Anarcadia is shot among the desert expanses of Kazakhstan. Into this shifting, elemental landscape, Maclennan introduces two iconic characters: an archaeologist and a geological surveyor or ‘prospector’; each of them methodically journeying across this apparently empty but symbolically charged terrain.
For both protagonists, the lie of the land merely prefigures a deeper preoccupation with what lies beneath – an excavation of the forgotten legacies and uncertain narratives of history, as well as an increasingly frenetic material probing (gathering pace throughout this part of Central Asia) for pockets of mineral wealth.
These parallel journeys, evoking the magnetic attraction of the frontier, as an untamed tabula rasa and as the site of a half-remembered Eden, are implicitly inflected by the imported iconography of the American West, as if these remote, uncharted vistas offered new scope for these enduring myths to be enacted.

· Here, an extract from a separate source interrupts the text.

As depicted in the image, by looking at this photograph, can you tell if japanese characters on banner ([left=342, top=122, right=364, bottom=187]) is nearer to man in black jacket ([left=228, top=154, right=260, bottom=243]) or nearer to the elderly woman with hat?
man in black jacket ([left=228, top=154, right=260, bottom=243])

Anarcadia evokes a place outside of time, outside of history, perhaps not really there at all. The theme of time runs through the film, from geological time (the geologist’s musings on life and his interest in hydrocarbons), to prehistory (unwritten history), more recent history (from the Soviet era), as well as the personal histories of the protagonists.
Overlaying rival trajectories and competing incentives, Maclennan’s overlapping, often contradictory stories echo the fundamental indeterminacy of the desert landscape itself: unreliable, unpredictable, even treacherous, yet still a beguiling, open-ended canvas for human hopes and dreams.